Is the set of all sets that are not members of themselves, a member of itself?

We're trying to non-paradoxically define the set of all sets that are not members of themselves.

There is the set of all sets. Call this x.

x includes all sets that are not members of themselves, as well as all sets that are members of themselves because x is the set of all sets.

There is the set of all sets that are members of themselves. Call this z. The set of all lists, is one set (a member of x). The set of all things that can be members of themselves (lists, folders, sets), is one set and this set is a member of x. x is a set. It contains all sets. Thus, only x can contain x. Therefore, clearly z = x as only x can be the set of all sets that are members of themselves.

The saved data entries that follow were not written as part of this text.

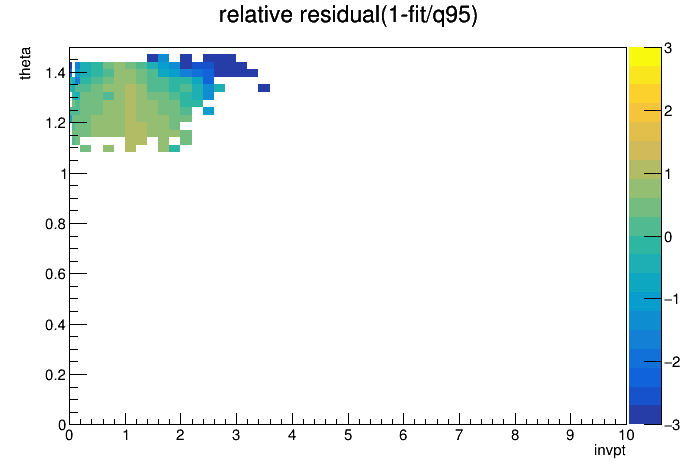 relative residual(1-fit/q95)

theta

1.4
1.2
1
0.8
0.6
0.4
0.2
0

0 1 2 3 4 5 6 7 8 9 10

invpt

3
2
1
0
−1
−2
−3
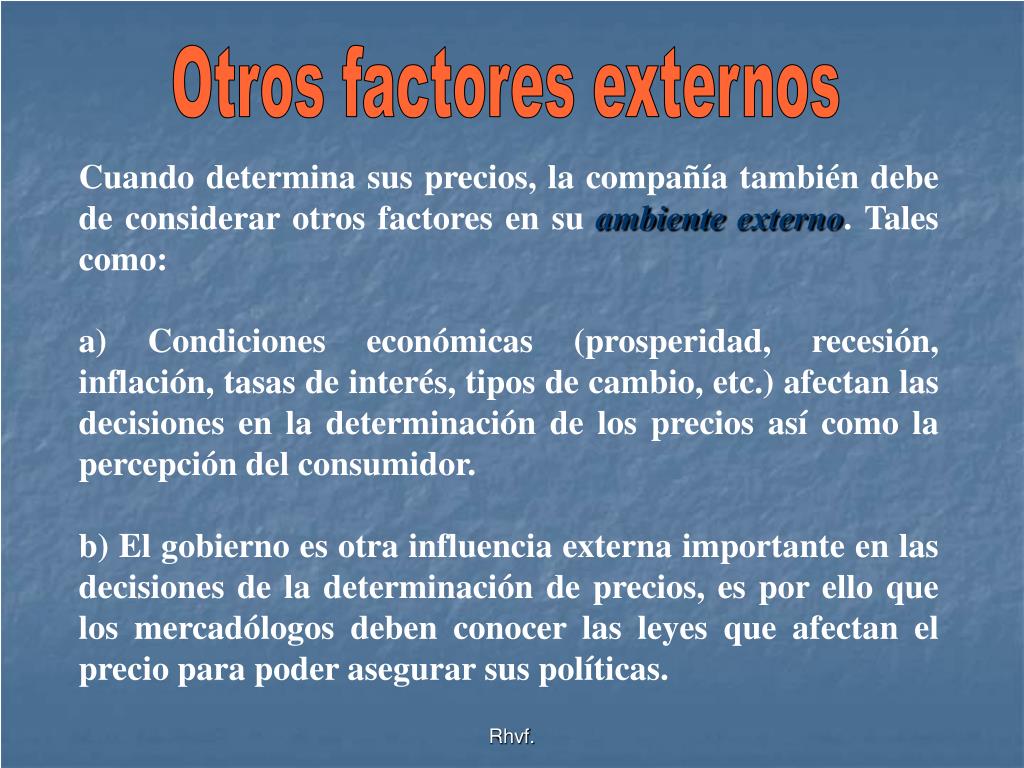 Otros factores externos

Cuando determina sus precios, la compañía también debe de considerar otros factores en su ambiente externo. Tales como:

a) Condiciones económicas (prosperidad, recesión, inflación, tasas de interés, tipos de cambio, etc.) afectan las decisiones en la determinación de los precios así como la percepción del consumidor.

b) El gobierno es otra influencia externa importante en las decisiones de la determinación de precios, es por ello que los mercadólogos deben conocer las leyes que afectan el precio para poder asegurar sus políticas.

Rhvf.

There is the set of all sets that are not members of themselves. Call this y. If x does not exist and y is not a member of itself, then we have no set of all sets that are not members of themselves precisely because y (a set that is not a member of itself) is outside of the set of all sets that are not members of themselves. To say x does not exist is to be paradoxical. Thus, clearly, x exists. x encompasses all sets. Suppose y is the most encompassing set after x. y is not a member of itself because y is a set and is thus a member of the set of all sets (x). Thus, x is the set of all sets that are not members of themselves. Clearly, the original y in this paragraph, is x. y = x.

x, the set of all sets that are not members of themselves, is thus a member of itself.

All we need is a non-paradoxical set of all sets that are not members of themselves. We have this. We have x and x is clearly not paradoxical.